== Source records ==
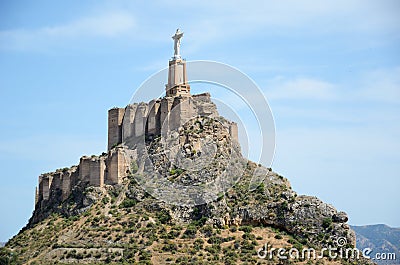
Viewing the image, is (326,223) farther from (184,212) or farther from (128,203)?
(128,203)

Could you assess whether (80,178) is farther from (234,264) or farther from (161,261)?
(234,264)

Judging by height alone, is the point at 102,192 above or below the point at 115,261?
above

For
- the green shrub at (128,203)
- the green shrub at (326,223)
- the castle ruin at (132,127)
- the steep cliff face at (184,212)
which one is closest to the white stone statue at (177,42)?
the castle ruin at (132,127)

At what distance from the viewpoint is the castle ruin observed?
67.6 metres

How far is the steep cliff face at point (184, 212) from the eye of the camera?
197ft

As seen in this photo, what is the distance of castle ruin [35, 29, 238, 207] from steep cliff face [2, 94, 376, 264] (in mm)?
363

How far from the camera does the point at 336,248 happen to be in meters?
60.4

== Problem statement ==
Copy every record above exactly, leaving out any pictures.

== Answer for the task ==
Viewing the image, is (326,223) farther from (184,212) or farther from (128,203)?
(128,203)

Could you assess whether (80,178) is farther from (234,264) or farther from (161,261)?
(234,264)

Judging by height alone, is the point at 102,192 above or below the point at 115,261?
above

For
- the green shrub at (128,203)
- the green shrub at (326,223)
- the castle ruin at (132,127)
- the steep cliff face at (184,212)
which one is closest to the white stone statue at (177,42)?
the castle ruin at (132,127)

At what distance from the viewpoint is the castle ruin observed?
67.6 metres

How far is the steep cliff face at point (184, 212) from the eye of the camera?
197ft

As seen in this photo, what is the distance of castle ruin [35, 29, 238, 207] from steep cliff face [2, 94, 376, 264] (in mm)?
363

How far from the camera does the point at 336,248 happen to be in meters?
60.4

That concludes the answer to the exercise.